··· Extracted records

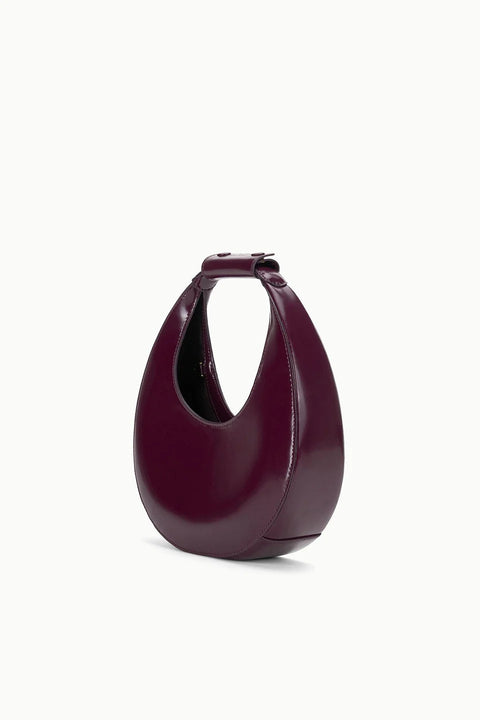 Mini Moon Bag Syrah
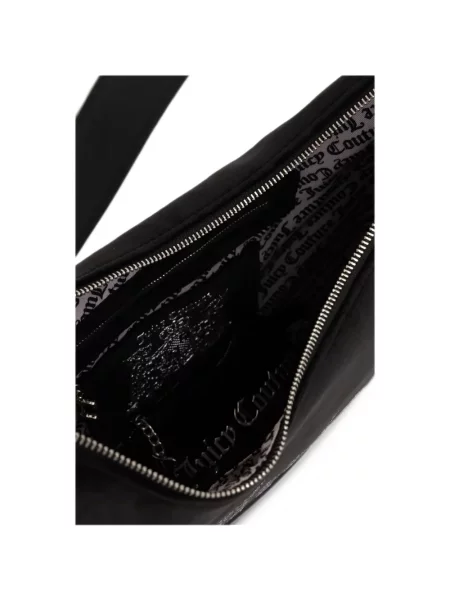 Шопинг чанта Juicy Couture черно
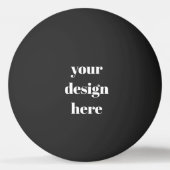 Personalize or Customize  卓球ボール (正面)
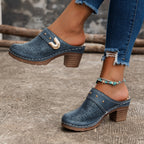 Cheyenne Western Clogs
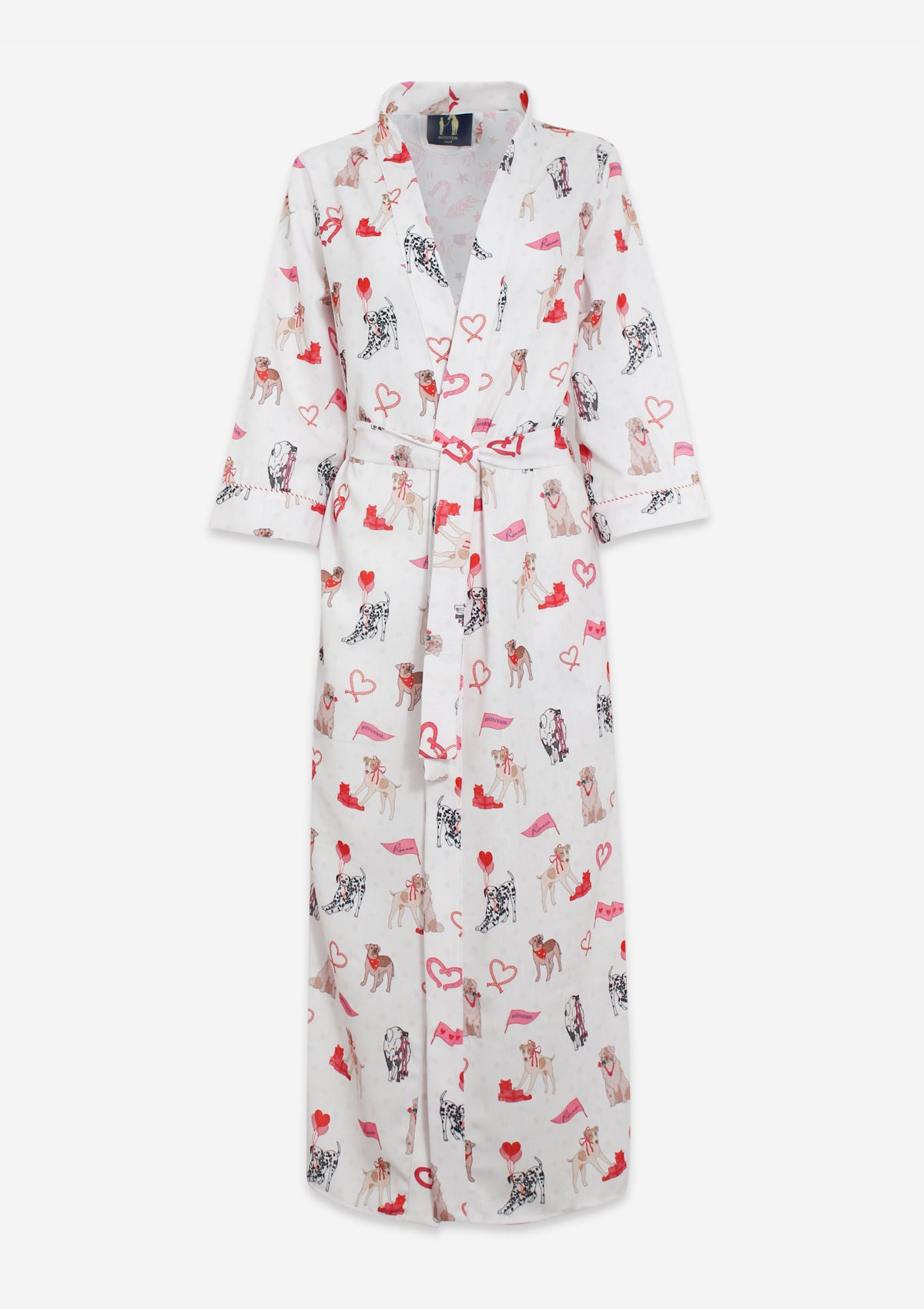 Loyal Luck Robe | White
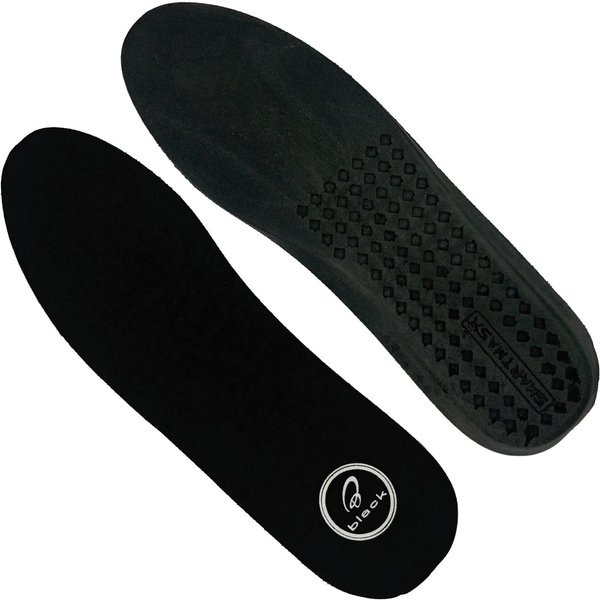 Black Comfort Boot Insoles 47 Black (UK 13) (Pair)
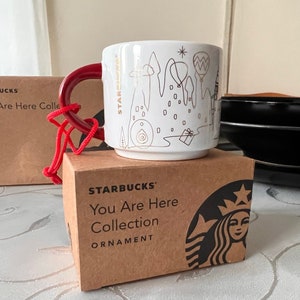 Starbucks you Are Here 14 Oz Mugs Assorted Rare Collection FREE Shipping 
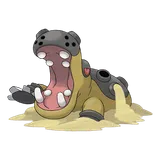 hippowdon Pokemon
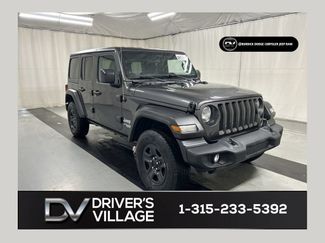 Used 2021 Jeep Wrangler Unlimited Sport AWD/4WD video 1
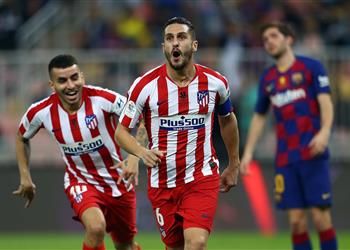 أتلتيكو مدريد ي علن غياب كوكي عن نهائي السوبر الإسباني ضد ريال مدريد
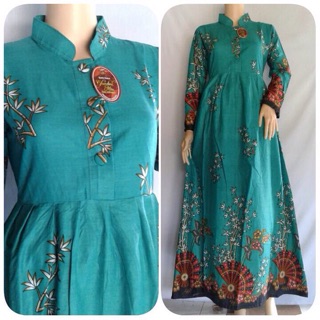 Grosir Gamis Batik Modern Termurah Pakaian Wanita Produsen Grosir Gamis Batik Modern Termurah Pakaian Wanita Produsen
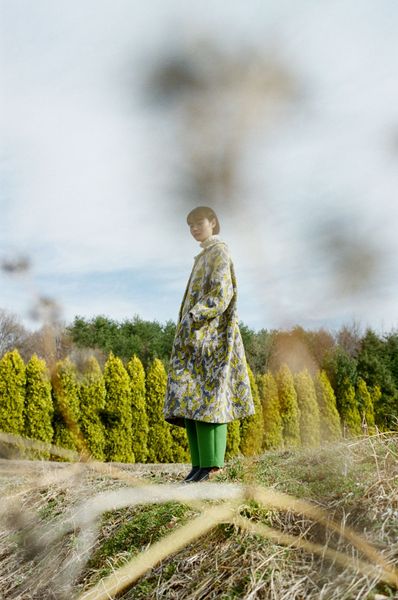  ✖️mina perhonen コラボセット　イエロー&グリーン slide_01.webp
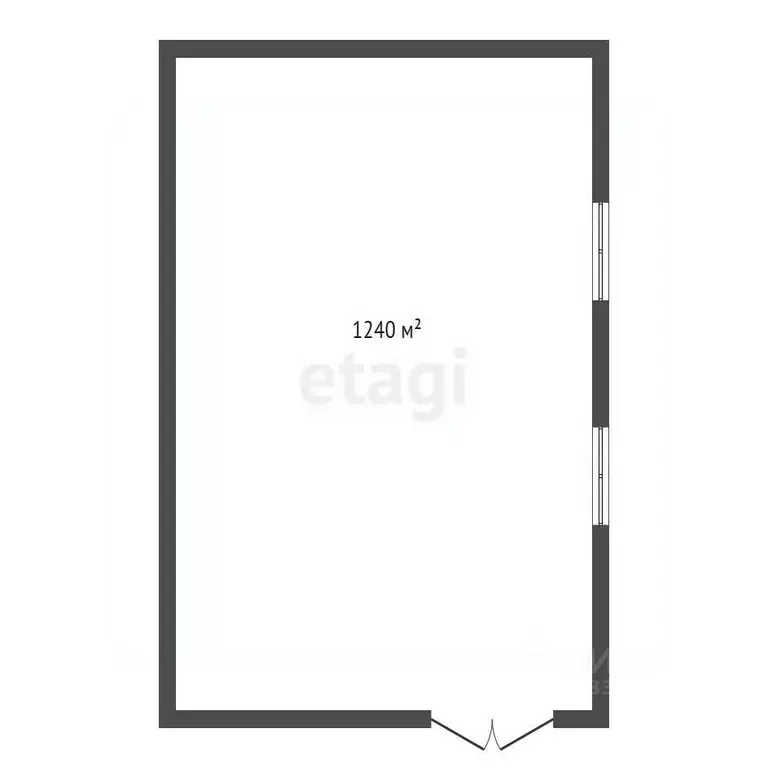 Склад в Красноярский край, Красноярск городской округ, Березовка пгт, ... - Фото 2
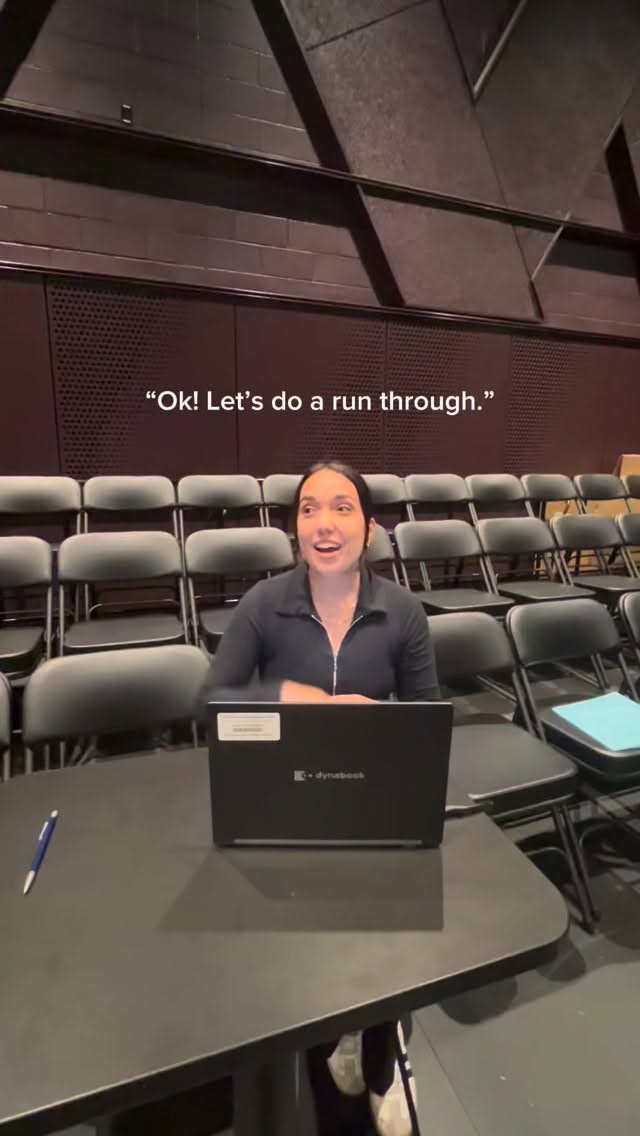 this is what she meant right?
#drama #theater
April 30, May 1, May 2 - 7pm
May 2 - 1pm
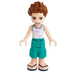 LEGO Ethan jossa Turquoise Cargo Pants Minihahmo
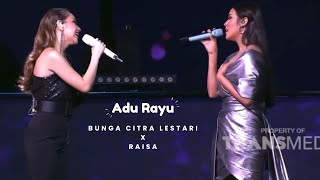 BCL x Raisa  Adu Rayu  Transmedia Miracle 18 [upl. by O'Malley]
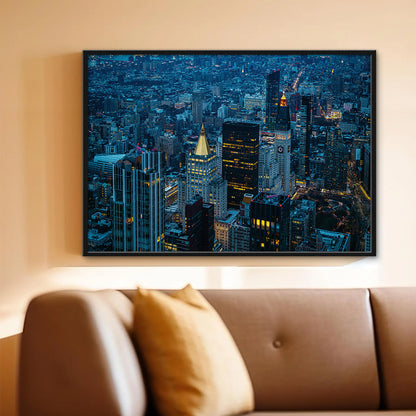 Timeless City Large Wall Art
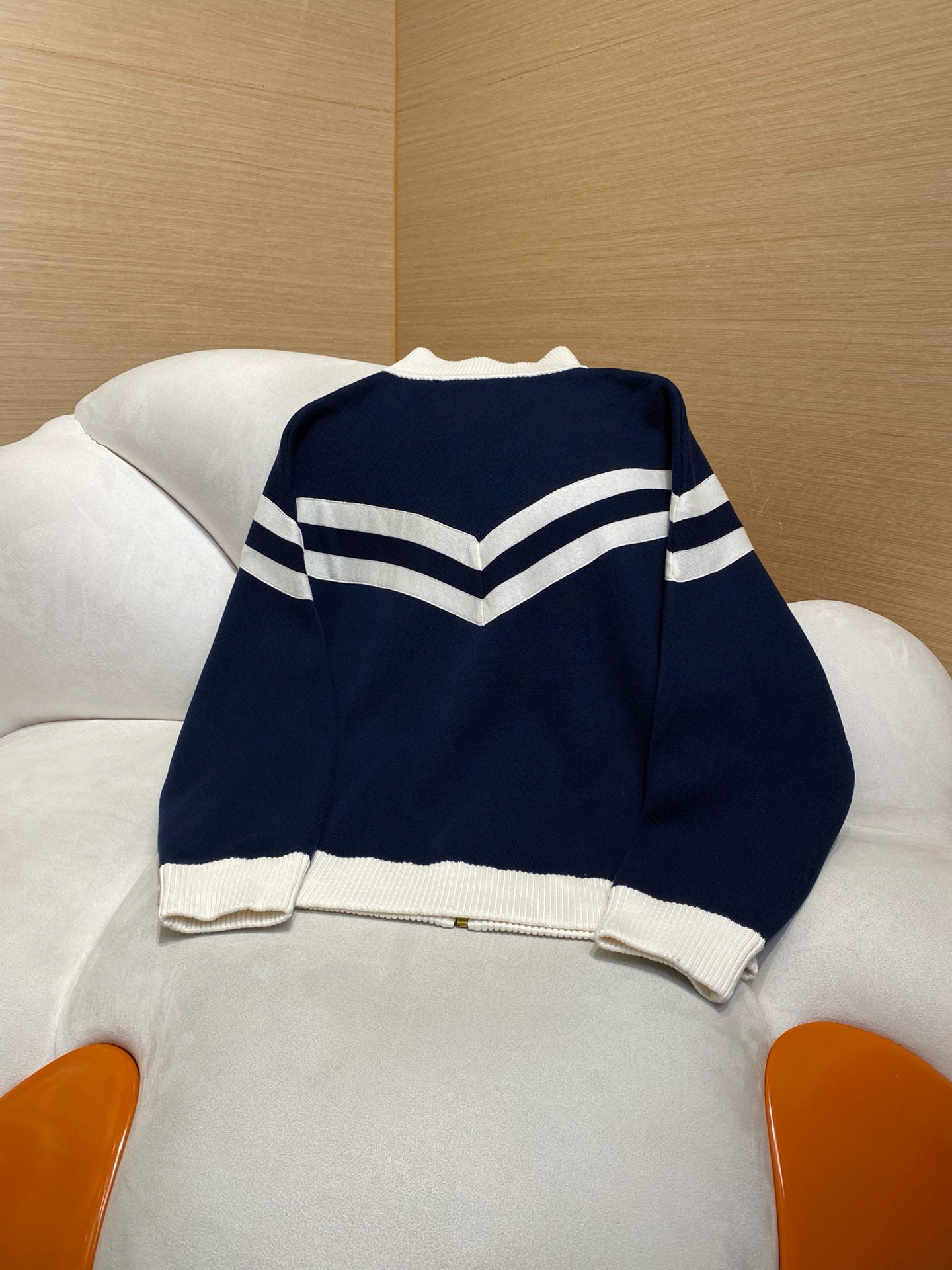 LOU ZIP JUMPER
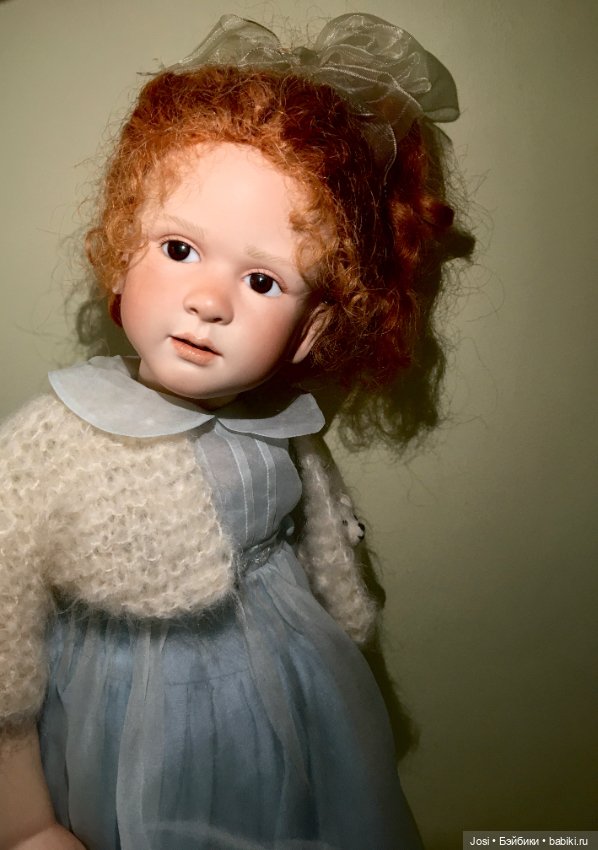 Laura-Bel от Ruth Treffeisen в фарфоре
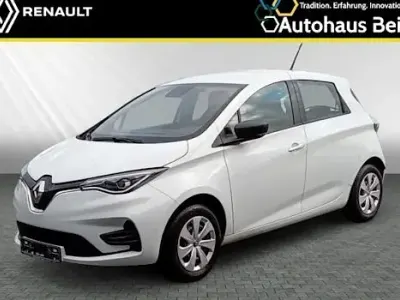 Brugt Renault Zoe Life 79 kW (108 HK) 2021 Hvid Hatchback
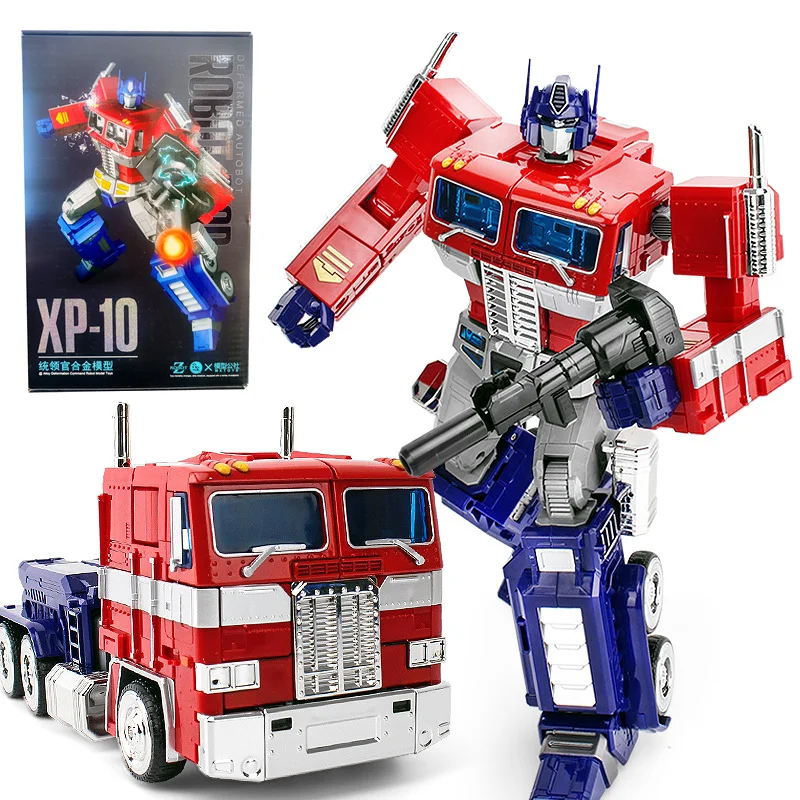おもちゃ OPTIMUS PRIME 変換アクションフィギュア 32 センチメートル Optimu Prim XP10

······

Copy exactly, leaving out pictures, the lines from the line containing "أتلتيكو مدريد ي" through the last line of the records.

 أتلتيكو مدريد ي علن غياب كوكي عن نهائي السوبر الإسباني ضد ريال مدريد
 Grosir Gamis Batik Modern Termurah Pakaian Wanita Produsen Grosir Gamis Batik Modern Termurah Pakaian Wanita Produsen
  ✖️mina perhonen コラボセット　イエロー&グリーン slide_01.webp
 Склад в Красноярский край, Красноярск городской округ, Березовка пгт, ... - Фото 2
 this is what she meant right?
#drama #theater
April 30, May 1, May 2 - 7pm
May 2 - 1pm
 LEGO Ethan jossa Turquoise Cargo Pants Minihahmo
 BCL x Raisa  Adu Rayu  Transmedia Miracle 18 [upl. by O'Malley]
 Timeless City Large Wall Art
 LOU ZIP JUMPER
 Laura-Bel от Ruth Treffeisen в фарфоре
 Brugt Renault Zoe Life 79 kW (108 HK) 2021 Hvid Hatchback
おもちゃ OPTIMUS PRIME 変換アクションフィギュア 32 センチメートル Optimu Prim XP10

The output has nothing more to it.